By Paula Parker
Driving in Phuket is certainly an experience and by far the best way to see the Island's amazing scenery.
But, be warned it's not for the faint hearted!
If you are planning on driving a car or motorbike in Phuket, ensure that you have an international drivers license and travel insurance.
The next step is to decide if you you would prefer to drive, a motorcycle or a car.
The preferred choice of ours is to hire a car, however over recent years, we have also hired motorbikes.
Cars are a much safer option for driving around the Island, however they are also more expensive to rent.

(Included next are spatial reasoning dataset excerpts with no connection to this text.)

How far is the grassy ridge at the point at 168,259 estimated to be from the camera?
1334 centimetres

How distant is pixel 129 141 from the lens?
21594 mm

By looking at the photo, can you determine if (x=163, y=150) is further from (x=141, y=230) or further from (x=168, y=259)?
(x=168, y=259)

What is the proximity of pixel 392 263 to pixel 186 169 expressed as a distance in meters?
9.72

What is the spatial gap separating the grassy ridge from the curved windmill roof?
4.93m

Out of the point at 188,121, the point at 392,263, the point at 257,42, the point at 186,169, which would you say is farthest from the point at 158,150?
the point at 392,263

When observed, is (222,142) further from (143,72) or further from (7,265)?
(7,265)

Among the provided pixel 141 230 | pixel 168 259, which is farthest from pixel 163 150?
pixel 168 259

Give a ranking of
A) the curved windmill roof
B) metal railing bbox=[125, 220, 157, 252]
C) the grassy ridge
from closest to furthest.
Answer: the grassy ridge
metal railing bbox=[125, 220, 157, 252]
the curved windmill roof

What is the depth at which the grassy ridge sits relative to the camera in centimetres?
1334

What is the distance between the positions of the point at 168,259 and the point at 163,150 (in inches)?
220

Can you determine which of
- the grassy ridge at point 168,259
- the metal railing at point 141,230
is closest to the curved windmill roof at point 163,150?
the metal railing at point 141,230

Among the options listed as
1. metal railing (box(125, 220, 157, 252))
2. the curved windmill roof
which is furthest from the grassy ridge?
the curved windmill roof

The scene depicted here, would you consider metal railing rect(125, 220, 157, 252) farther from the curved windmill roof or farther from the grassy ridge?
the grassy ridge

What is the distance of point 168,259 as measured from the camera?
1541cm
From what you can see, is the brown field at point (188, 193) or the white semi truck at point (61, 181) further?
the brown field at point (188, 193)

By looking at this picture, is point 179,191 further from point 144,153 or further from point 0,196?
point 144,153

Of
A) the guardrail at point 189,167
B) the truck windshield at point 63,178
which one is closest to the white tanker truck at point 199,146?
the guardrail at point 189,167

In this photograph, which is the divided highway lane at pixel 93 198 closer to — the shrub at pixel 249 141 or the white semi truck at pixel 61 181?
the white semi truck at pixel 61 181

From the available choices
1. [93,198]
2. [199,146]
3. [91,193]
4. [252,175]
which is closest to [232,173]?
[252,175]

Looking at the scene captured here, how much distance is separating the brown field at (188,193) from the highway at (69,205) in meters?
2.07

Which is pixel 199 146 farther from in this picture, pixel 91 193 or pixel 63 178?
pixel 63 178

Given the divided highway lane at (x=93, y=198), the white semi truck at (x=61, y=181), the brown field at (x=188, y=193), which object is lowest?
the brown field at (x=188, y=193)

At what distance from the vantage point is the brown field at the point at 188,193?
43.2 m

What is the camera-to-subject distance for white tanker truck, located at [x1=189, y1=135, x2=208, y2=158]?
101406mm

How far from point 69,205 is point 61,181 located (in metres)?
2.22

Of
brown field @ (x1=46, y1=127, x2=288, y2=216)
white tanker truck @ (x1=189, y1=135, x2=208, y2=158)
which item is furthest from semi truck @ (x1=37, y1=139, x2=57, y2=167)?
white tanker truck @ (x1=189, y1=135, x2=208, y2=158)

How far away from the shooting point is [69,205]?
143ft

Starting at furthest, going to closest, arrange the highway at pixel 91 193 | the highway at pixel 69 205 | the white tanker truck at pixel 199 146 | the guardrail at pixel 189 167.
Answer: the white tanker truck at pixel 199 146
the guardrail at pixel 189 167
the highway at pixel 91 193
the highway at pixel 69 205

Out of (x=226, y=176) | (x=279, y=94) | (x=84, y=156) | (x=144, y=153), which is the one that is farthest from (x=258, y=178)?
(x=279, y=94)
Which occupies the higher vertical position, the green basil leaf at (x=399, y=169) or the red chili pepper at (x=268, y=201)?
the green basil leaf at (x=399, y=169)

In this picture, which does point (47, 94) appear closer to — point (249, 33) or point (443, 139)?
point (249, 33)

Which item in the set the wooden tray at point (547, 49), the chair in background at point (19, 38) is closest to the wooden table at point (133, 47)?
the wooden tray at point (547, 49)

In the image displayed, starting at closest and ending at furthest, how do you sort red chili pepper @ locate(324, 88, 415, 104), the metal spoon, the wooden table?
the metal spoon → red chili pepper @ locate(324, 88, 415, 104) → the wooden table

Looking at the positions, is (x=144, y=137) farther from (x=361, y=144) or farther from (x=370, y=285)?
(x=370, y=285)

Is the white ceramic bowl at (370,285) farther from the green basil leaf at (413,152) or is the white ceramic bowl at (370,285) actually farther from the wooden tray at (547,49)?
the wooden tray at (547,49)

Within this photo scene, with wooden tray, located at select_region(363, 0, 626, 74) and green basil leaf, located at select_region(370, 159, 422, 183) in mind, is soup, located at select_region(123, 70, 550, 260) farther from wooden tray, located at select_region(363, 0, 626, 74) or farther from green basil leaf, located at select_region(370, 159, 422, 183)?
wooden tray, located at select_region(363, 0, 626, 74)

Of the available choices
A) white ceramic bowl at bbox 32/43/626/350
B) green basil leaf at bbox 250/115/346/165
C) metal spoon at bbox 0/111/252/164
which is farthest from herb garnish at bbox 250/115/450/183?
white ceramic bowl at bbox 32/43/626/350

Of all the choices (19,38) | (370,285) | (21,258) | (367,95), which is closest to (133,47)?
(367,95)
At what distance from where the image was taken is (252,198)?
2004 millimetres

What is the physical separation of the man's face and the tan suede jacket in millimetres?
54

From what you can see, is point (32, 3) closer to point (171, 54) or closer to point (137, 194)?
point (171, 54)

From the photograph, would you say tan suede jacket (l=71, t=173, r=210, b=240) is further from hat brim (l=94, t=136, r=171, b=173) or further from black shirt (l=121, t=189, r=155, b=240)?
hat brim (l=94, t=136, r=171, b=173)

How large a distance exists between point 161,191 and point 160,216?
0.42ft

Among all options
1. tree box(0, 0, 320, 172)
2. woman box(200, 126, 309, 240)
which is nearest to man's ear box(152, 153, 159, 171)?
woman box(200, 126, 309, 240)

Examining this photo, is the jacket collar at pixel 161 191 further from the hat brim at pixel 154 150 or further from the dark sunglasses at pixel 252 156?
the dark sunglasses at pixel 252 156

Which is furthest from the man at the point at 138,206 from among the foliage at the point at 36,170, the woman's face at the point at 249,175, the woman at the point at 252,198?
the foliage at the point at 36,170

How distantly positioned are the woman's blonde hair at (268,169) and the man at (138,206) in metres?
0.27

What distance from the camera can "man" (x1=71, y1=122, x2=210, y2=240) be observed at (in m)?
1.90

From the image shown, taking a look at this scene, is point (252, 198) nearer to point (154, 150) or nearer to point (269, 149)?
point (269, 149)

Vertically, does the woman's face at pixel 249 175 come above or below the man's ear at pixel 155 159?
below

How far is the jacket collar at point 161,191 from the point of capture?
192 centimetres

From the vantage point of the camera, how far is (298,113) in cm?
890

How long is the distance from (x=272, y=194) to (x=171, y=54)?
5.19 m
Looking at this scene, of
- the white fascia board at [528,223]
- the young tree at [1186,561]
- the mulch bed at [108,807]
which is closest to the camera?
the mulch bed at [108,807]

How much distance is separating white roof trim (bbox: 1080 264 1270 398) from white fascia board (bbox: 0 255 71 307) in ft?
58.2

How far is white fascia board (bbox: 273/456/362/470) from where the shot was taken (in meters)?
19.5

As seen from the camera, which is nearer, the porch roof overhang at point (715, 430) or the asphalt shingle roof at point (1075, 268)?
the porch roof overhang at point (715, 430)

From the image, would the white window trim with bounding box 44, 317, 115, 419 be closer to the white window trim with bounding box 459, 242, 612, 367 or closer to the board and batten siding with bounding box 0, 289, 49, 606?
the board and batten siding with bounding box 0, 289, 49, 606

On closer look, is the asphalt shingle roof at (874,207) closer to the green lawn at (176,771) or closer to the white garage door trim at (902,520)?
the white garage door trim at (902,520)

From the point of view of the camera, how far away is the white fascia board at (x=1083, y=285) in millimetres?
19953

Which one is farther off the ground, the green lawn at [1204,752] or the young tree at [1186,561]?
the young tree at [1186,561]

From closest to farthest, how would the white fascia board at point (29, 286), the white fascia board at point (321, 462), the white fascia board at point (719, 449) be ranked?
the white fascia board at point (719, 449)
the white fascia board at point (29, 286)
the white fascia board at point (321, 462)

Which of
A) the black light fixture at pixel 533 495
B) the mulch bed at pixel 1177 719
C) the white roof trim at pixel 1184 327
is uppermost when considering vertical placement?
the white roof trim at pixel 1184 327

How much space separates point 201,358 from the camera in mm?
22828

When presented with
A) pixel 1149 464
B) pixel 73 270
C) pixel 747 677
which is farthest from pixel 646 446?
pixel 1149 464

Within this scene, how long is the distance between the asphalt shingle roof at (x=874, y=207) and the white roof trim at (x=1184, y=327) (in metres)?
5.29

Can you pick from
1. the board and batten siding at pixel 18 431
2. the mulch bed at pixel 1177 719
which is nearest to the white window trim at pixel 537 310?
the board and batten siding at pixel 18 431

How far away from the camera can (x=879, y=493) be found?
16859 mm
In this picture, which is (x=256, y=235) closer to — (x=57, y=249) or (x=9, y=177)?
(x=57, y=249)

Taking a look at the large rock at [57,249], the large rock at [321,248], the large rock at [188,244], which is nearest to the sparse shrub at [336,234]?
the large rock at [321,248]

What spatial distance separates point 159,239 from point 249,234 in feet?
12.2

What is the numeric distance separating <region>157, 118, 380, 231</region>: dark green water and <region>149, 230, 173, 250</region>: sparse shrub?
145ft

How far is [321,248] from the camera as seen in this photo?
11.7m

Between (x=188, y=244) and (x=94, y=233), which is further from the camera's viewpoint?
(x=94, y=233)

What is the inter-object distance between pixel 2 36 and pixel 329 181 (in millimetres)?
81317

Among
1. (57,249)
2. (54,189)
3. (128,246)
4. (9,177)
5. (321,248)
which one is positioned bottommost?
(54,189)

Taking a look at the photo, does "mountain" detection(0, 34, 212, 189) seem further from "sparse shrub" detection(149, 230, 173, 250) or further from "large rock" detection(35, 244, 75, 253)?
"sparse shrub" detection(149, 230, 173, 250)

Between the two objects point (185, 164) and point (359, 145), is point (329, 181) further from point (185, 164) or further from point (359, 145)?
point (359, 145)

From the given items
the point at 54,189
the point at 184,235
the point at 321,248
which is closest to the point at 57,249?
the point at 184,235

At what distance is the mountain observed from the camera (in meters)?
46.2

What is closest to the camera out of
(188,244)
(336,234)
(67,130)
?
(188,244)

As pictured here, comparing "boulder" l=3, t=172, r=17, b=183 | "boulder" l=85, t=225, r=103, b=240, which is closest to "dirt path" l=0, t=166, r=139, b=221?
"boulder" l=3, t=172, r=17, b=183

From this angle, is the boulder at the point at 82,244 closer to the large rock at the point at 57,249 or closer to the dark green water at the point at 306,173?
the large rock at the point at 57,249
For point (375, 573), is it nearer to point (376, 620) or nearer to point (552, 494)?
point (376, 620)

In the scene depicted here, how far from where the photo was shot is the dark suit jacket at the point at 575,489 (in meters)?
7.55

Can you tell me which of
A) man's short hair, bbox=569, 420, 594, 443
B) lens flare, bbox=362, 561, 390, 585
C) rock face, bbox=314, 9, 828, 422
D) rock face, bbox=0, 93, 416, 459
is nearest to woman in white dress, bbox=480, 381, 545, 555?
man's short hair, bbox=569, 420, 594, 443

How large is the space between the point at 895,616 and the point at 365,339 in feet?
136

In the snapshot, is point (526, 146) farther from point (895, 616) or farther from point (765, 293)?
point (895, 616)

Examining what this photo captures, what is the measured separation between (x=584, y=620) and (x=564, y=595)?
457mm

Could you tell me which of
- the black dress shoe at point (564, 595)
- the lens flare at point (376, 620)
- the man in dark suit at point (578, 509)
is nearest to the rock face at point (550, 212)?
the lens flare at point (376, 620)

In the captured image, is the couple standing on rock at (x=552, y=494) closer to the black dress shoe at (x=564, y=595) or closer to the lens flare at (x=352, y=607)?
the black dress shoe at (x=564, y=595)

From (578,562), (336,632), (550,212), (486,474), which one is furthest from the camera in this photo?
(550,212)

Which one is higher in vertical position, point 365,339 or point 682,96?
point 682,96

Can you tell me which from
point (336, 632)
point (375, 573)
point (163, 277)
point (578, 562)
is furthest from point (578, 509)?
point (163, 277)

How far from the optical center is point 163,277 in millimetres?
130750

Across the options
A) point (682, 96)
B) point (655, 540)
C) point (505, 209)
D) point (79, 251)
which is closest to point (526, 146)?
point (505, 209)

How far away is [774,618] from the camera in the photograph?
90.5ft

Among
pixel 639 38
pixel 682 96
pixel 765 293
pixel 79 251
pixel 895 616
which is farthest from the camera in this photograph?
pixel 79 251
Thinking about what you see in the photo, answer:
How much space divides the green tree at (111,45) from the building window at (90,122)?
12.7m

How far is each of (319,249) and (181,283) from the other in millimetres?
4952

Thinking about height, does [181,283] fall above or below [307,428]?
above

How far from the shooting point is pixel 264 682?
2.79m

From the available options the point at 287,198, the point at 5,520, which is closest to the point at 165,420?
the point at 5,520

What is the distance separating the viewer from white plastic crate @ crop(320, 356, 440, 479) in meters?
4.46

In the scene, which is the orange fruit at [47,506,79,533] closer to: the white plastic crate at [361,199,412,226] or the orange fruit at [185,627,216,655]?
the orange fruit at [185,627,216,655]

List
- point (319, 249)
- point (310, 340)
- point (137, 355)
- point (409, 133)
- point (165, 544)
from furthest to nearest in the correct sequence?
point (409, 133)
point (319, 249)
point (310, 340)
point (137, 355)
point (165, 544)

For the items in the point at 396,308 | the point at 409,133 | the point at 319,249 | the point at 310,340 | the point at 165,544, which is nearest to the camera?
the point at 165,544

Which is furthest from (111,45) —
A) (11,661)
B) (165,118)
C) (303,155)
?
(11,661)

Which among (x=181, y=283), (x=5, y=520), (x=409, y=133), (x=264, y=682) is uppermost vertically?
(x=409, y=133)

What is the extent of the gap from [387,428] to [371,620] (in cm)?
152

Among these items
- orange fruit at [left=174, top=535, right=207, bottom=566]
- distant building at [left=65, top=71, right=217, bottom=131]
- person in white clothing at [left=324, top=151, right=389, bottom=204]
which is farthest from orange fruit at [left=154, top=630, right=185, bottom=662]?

Only hire a motorbike if you have plenty of experience, as Phuket is definitely not the place to learn how to ride, and always wear a helmet, if you don't expect to get a fine.
Before heading off on your travels around the Island, check the petrol gauge, as some cars and bikes are rented out with an empty tank.
If you think driving is an experience wait until you pull up at the service station, and have to work out what fuel to use.
The fuels throughout Phuket and Thailand are 91, 95, gasohol - E10 and diesel.
If you are riding a motorcycle you can use either 91 or 95 and most cars will take either 95 or gasohol-E10.
Throughout the Island there are many petrol stations except in Patong, where we could only find one.
An Esso petrol station located in Phra Barami Road at the northern end of Patong.
Many local shops and roadside vendors also sell small bottles of motorcycle fuel.
When driving in Phuket you drive on the left hand side of the road or should I say that is where you are suppose to drive.
Many Thai drivers, drive on the wrong side of the road, but don't do as they do.
Most road signs are written in English as well as Thai.
The speed limits across the Island varies like most countries from 60 km in built up areas to 120 kms on the main highway.
Many Thai drivers don't seem to take to much notice of the speed limit, they have one speed and that is "flat out".
Whilst most drivers have good driving skills they can be very unpredictable.
Overtaking on the inside or running red lights is very common in Phuket, along with motorcycles weaving around through the traffic.
Expect the unexpected when on the roads and always be vigilant whilst driving in Phuket.
The main roads in Phuket are quiet good, most of them are flat and fast with a few areas that are quiet steep.
The legal age for driving cars in Phuket is 18 years, although to ride a motorcycle up to 110cc it is only 15 years. If the motorcycle is over 110cc the legal age is lifted to 18 years.
What type of Licence
It is compulsory when driving to have on you a valid drivers licence from your own Country as well as an international driving permit or a Thai Licence.
If you hire a car or motorcycle and you don't have a valid international drivers licence and you have an accident, your insurance policy maybe invalid.
Remember that if you decide to have a couple of drinks, don't ride or drive. If you do happen to have an accident while you are under the influence of alcohol, chances are your travel insurance will not cover you.
Every vehicle must have a tax sticker and third party compulsory motor insurance.
Some cars in Phuket have red registration plates and are not permitted to drive at night or leave the province in which the vehicle is registered.
Which brings me to a little tip!
Driving around Phuket is not that hard during the day, but beware if driving at night, especially when it is raining.
During the daylight we have no problems navigating our way around the Island from the North to the South, landmarks are easy to find and the maps are easy to read.
Come night time with wet, slippery roads and dimly lit streets, it does get a little tricky.
There are a couple of things you should beware of when driving in Phuket.
In Phuket people will overtake everywhere, it doesn't matter if it is on a bend or a hill.
We hope you enjoy driving in Phuket as much as we do.